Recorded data

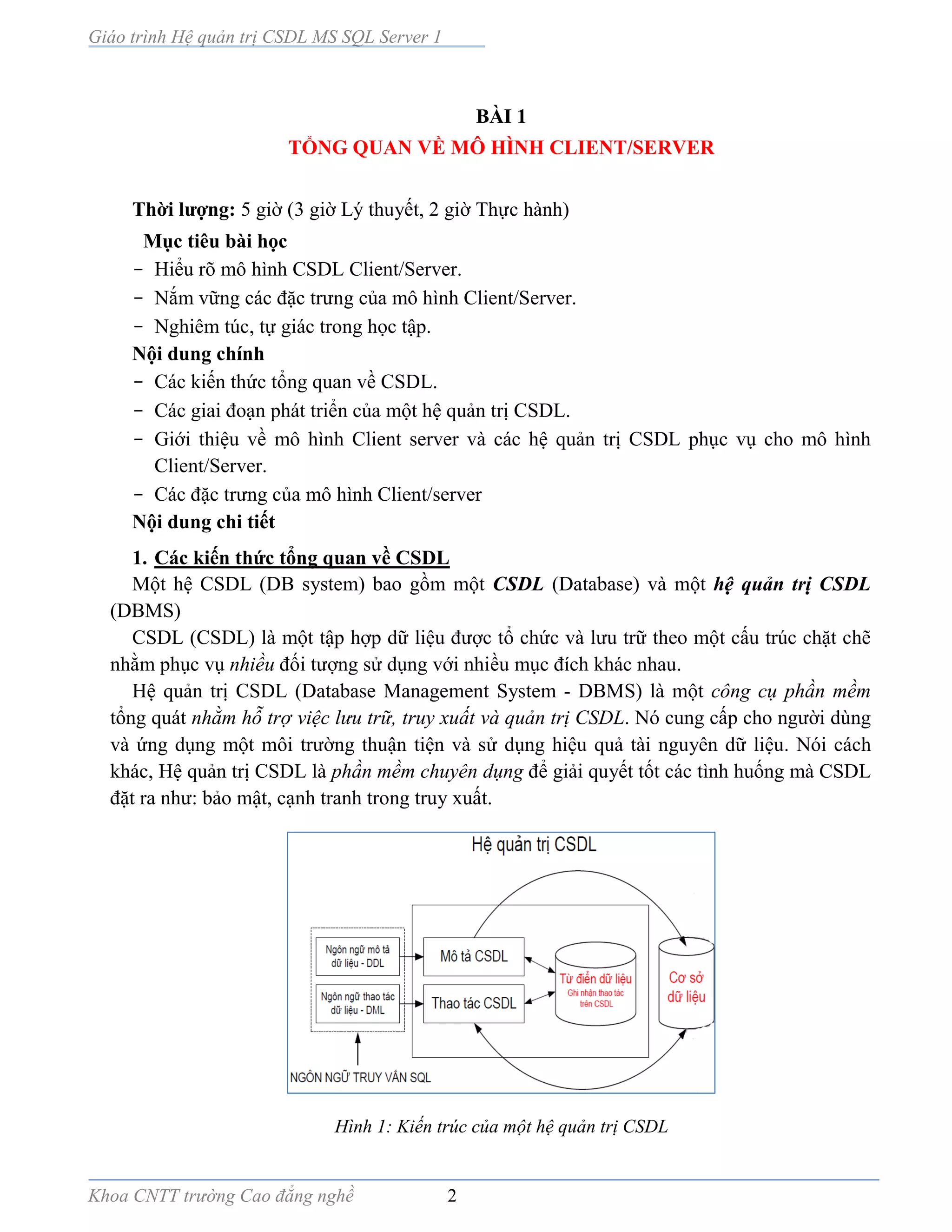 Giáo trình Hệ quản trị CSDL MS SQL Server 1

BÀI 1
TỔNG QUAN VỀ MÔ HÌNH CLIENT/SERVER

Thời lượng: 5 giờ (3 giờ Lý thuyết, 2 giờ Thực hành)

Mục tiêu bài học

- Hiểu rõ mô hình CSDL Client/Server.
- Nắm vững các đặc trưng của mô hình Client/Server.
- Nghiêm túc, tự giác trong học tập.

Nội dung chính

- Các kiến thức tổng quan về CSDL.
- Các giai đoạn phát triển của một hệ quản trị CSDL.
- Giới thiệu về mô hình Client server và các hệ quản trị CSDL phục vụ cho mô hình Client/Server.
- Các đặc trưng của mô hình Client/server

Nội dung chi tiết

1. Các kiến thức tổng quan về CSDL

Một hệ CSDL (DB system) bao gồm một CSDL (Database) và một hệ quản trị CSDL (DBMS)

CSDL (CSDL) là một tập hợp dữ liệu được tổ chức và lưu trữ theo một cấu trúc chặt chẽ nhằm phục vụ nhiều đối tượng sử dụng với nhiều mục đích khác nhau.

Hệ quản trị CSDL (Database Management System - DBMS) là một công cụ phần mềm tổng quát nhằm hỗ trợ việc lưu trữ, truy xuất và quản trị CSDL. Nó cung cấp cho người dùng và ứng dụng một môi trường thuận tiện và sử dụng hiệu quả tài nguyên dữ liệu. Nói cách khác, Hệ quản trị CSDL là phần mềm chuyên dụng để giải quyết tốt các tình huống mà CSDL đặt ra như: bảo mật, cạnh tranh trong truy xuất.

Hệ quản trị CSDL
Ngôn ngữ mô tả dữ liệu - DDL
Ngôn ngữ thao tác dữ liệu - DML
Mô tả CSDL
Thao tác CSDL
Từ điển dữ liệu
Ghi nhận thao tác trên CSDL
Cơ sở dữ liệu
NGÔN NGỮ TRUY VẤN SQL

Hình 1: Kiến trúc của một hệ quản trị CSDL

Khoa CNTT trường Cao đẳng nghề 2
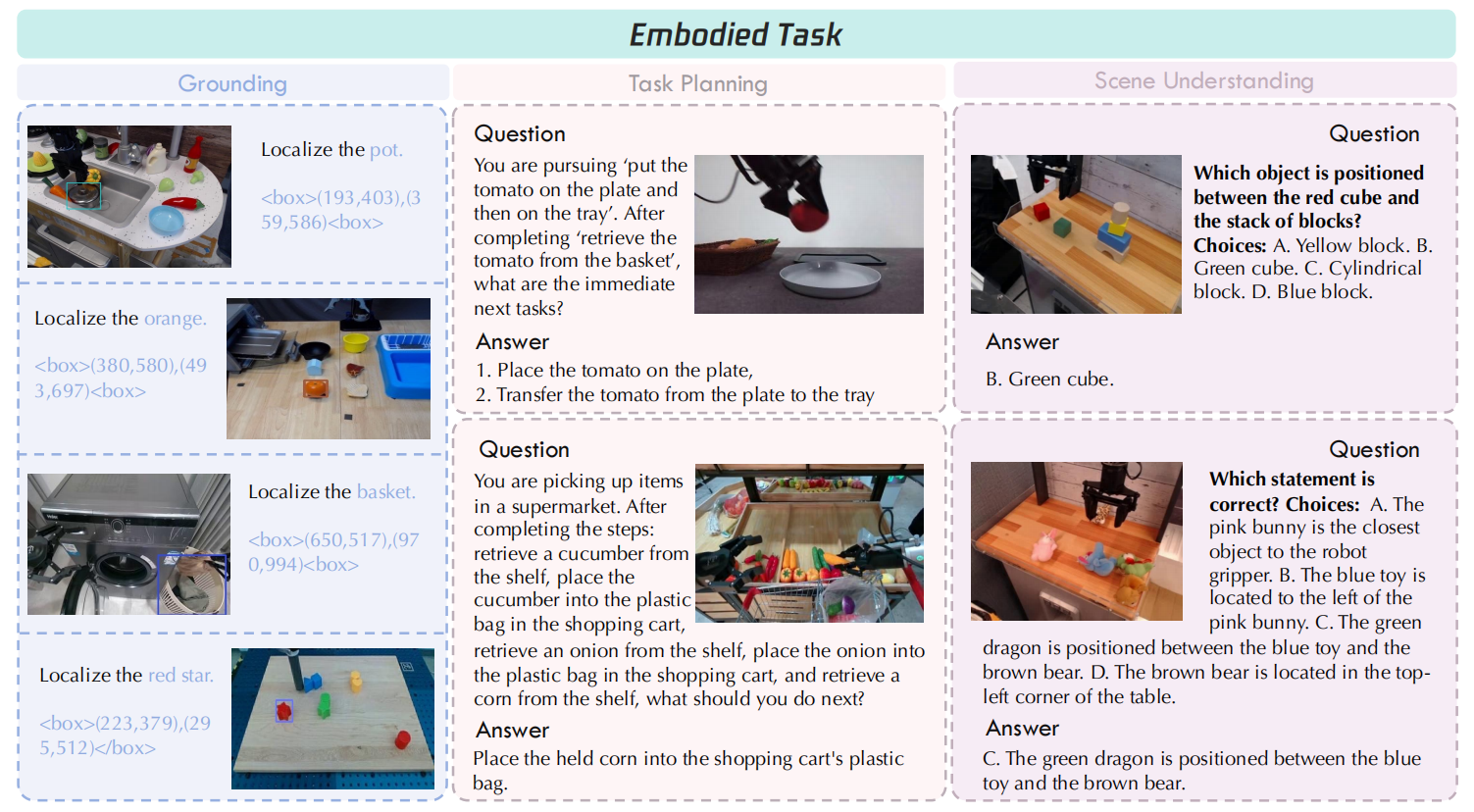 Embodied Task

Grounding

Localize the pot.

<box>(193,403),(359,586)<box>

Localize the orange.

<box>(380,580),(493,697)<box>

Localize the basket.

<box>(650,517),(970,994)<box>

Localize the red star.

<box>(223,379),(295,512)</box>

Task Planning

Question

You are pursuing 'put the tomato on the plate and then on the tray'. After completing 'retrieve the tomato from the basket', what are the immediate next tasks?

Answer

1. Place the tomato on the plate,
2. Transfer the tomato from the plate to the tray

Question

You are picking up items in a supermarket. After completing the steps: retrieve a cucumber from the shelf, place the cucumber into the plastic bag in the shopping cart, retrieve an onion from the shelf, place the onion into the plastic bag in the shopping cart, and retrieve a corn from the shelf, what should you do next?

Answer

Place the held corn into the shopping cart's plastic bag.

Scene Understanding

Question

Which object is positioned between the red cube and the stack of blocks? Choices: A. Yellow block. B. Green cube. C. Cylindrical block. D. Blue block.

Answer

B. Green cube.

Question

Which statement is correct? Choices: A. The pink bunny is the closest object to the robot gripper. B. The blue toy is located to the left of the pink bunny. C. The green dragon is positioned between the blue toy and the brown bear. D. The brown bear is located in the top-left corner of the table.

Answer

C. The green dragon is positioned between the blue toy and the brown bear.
--
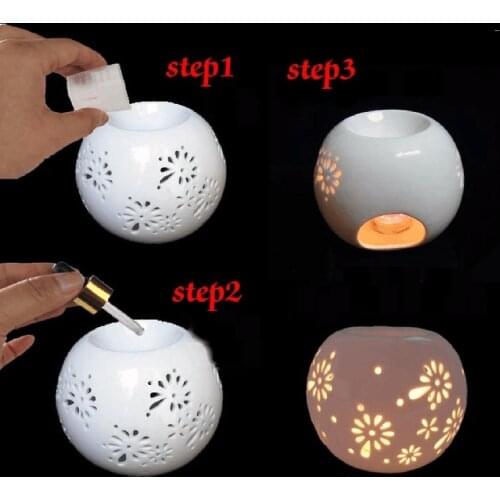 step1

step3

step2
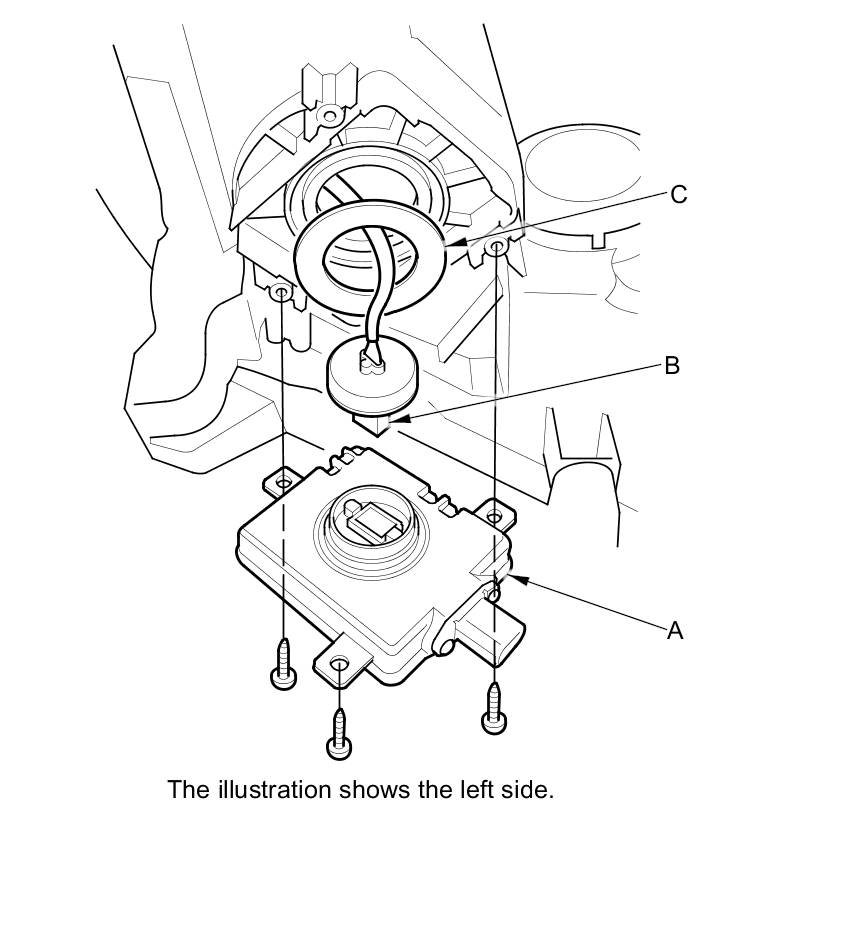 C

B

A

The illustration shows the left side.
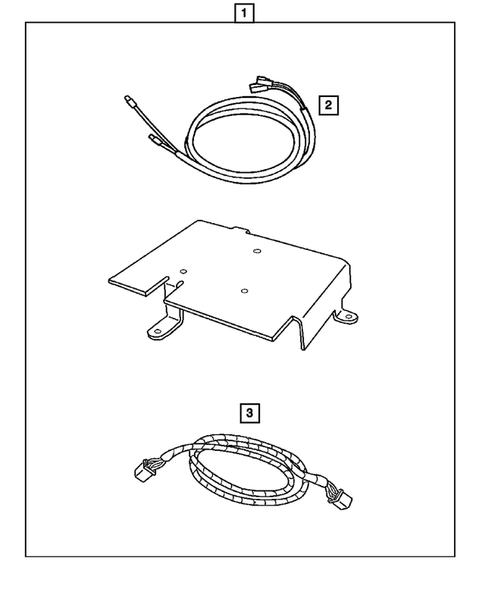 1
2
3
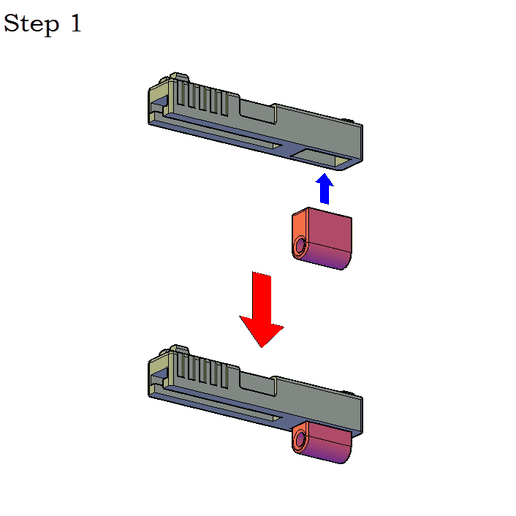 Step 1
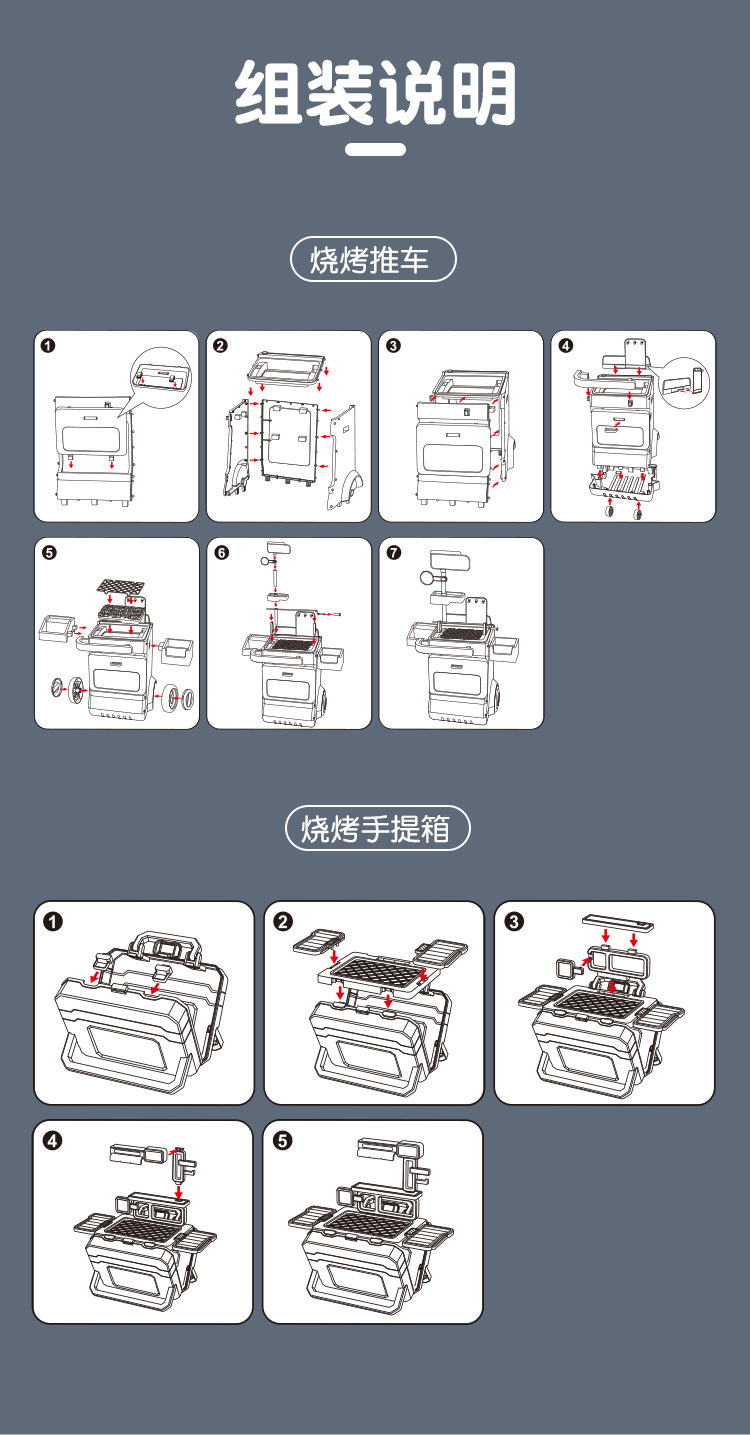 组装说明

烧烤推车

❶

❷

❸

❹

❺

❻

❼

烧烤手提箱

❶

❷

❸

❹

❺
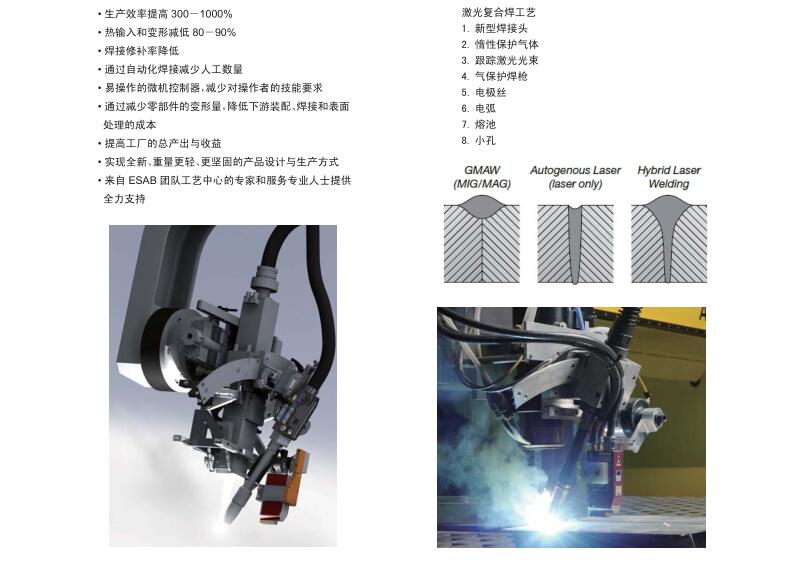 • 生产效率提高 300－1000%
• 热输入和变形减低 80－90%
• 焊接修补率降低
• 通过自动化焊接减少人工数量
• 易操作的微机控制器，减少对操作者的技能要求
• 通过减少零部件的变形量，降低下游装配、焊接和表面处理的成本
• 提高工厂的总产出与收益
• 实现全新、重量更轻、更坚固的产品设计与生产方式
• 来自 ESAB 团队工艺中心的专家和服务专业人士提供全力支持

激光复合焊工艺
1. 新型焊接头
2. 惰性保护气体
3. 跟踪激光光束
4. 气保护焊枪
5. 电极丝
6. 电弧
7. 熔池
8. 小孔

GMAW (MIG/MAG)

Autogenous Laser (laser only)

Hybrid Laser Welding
* * *
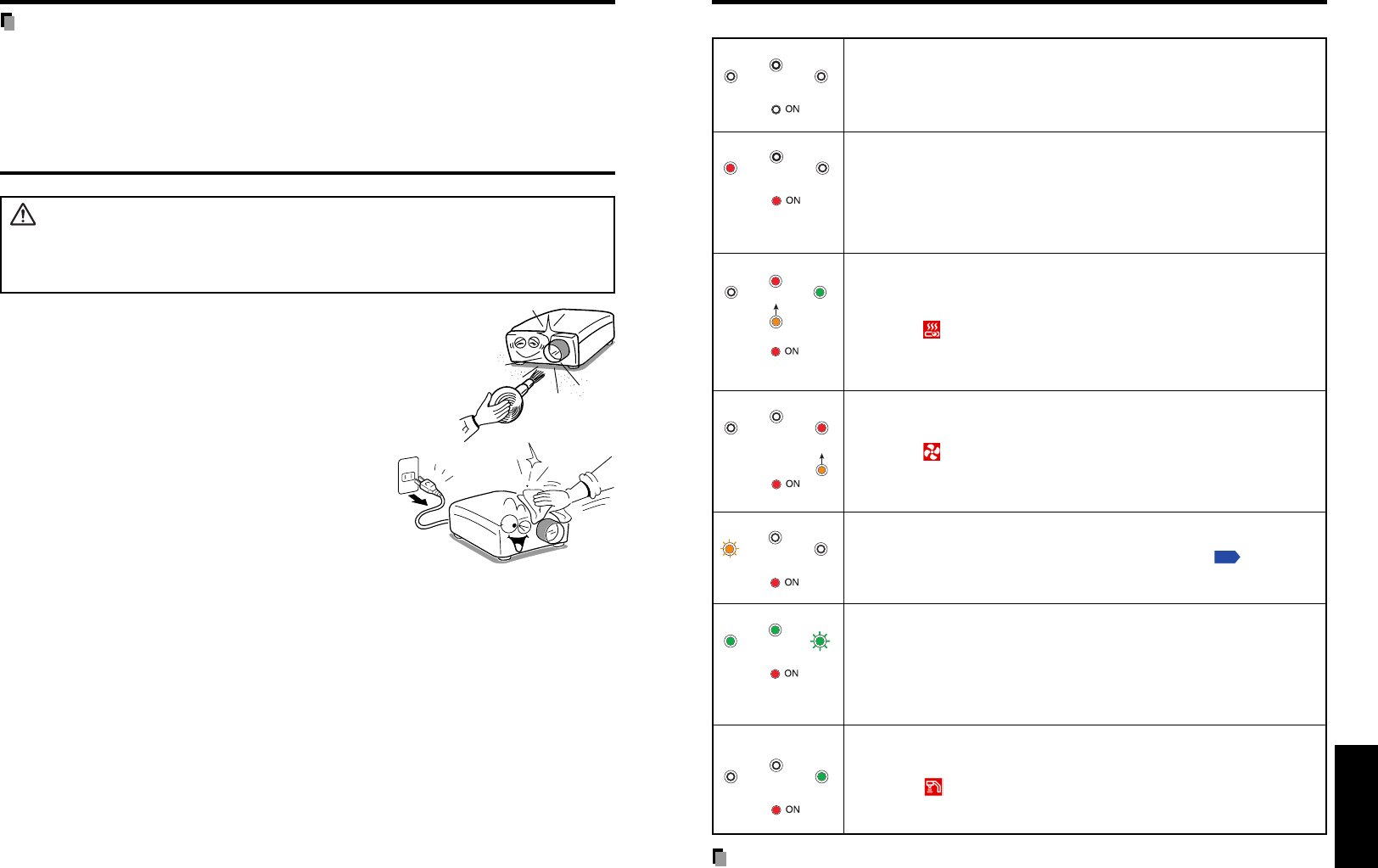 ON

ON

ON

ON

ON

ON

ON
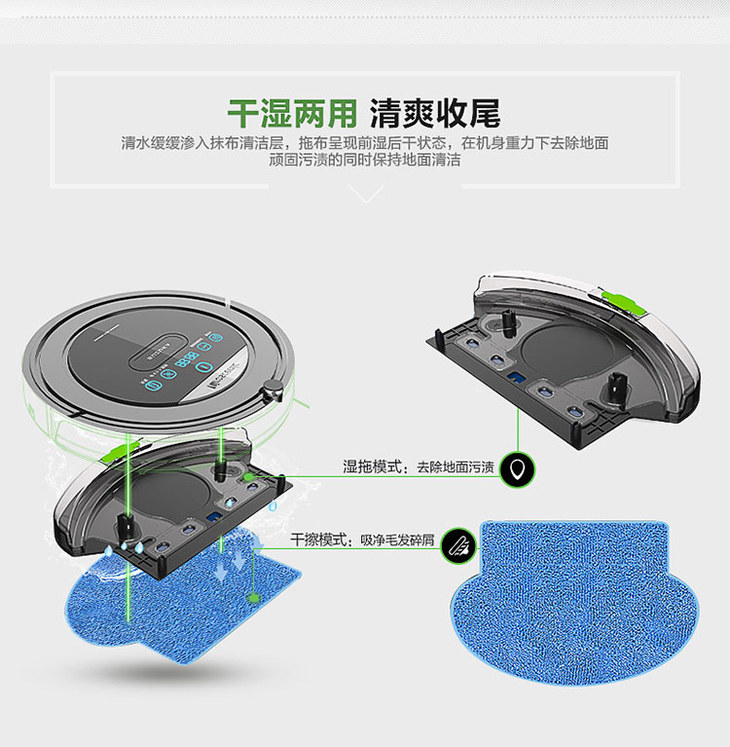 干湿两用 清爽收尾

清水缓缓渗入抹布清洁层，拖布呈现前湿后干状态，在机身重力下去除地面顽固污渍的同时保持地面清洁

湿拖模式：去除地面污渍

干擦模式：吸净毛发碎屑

* _What to do_: Look above for the line with "Giáo trình Hệ quản trị CSDL MS SQL Server 1" and the line with "1. Các kiến thức tổng quan về CSDL", then restate exactly those two lines and all lines between them, with no pictures.

* _Response box_:
 Giáo trình Hệ quản trị CSDL MS SQL Server 1

BÀI 1
TỔNG QUAN VỀ MÔ HÌNH CLIENT/SERVER

Thời lượng: 5 giờ (3 giờ Lý thuyết, 2 giờ Thực hành)

Mục tiêu bài học

- Hiểu rõ mô hình CSDL Client/Server.
- Nắm vững các đặc trưng của mô hình Client/Server.
- Nghiêm túc, tự giác trong học tập.

Nội dung chính

- Các kiến thức tổng quan về CSDL.
- Các giai đoạn phát triển của một hệ quản trị CSDL.
- Giới thiệu về mô hình Client server và các hệ quản trị CSDL phục vụ cho mô hình Client/Server.
- Các đặc trưng của mô hình Client/server

Nội dung chi tiết

1. Các kiến thức tổng quan về CSDL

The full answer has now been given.